The insurtech trends making the greatest impact in 2017

By David Beach | 11 September 2017

A study of Google Trends will show you a huge spike in the mentions of ‘InsurTech’ since February 2016, and that’s because people and investors are beginning to take note of how state-of-the-art AI can enhance the insurance sphere and disrupt specific elements of the insurance value chain.

Indeed, according to PwC’s 2017 Global InsurTech Report, 45% of insurers are currently partnered with InsurTech players, whilst a staggering 94% have aligned their priorities closer to emerging trends and AI-led risk insights and customer engagement.

Whilst there is budding support from all camps to evolve the traditionally fairly inertial insurance industry, there is little to suggest that innovation will come from incumbent insurers. The insurance disruption space hasn’t seen nearly as much activity as fintech, but 2017 has seen the trinity of technological trends - machine learning, AI and Big Data - cross over and fuel the motor of change within InsurTech. But how fast is the industry moving and how worried should incumbent insurers be?

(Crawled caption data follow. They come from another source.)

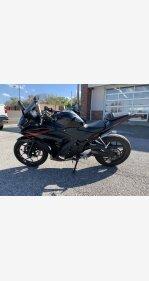 2015 Yamaha YZF-R3 for sale 200993335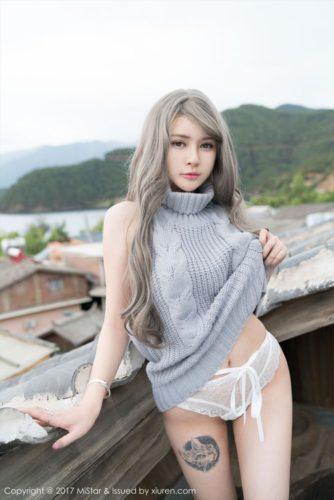 凯竹BuiBui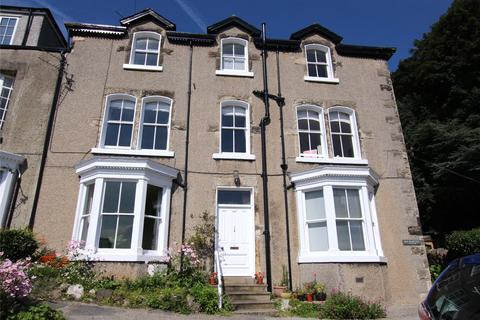 2 bedroom apartment to rent - The Laurels, 3 Belle Isle Terrace, Grange-over-Sands, Cumbria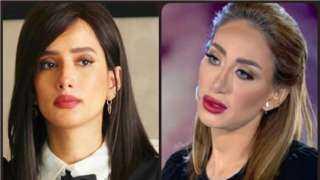 ريهام سعيد عن خلافها مع زينة: حاولت الاعتذار منها أكثر من مرة لكنها رفضت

Spiros Margaris, a Venture Capitalist and frequent speaker at insurtech conferences, suggests incumbents have not yet missed the boat and competition is the way forward in the industry. Speaking to bobsguide, Spiros commented: “Insurers are well served to speed up the process of partnering or buying insurtech start-ups”. However, he’s less certain that incumbents will be able to innovate in-house. “The challenge for insurers is to merge two very different cultures and speed up implementations”.   

Open marketplace (combination of marketplace and open architecture)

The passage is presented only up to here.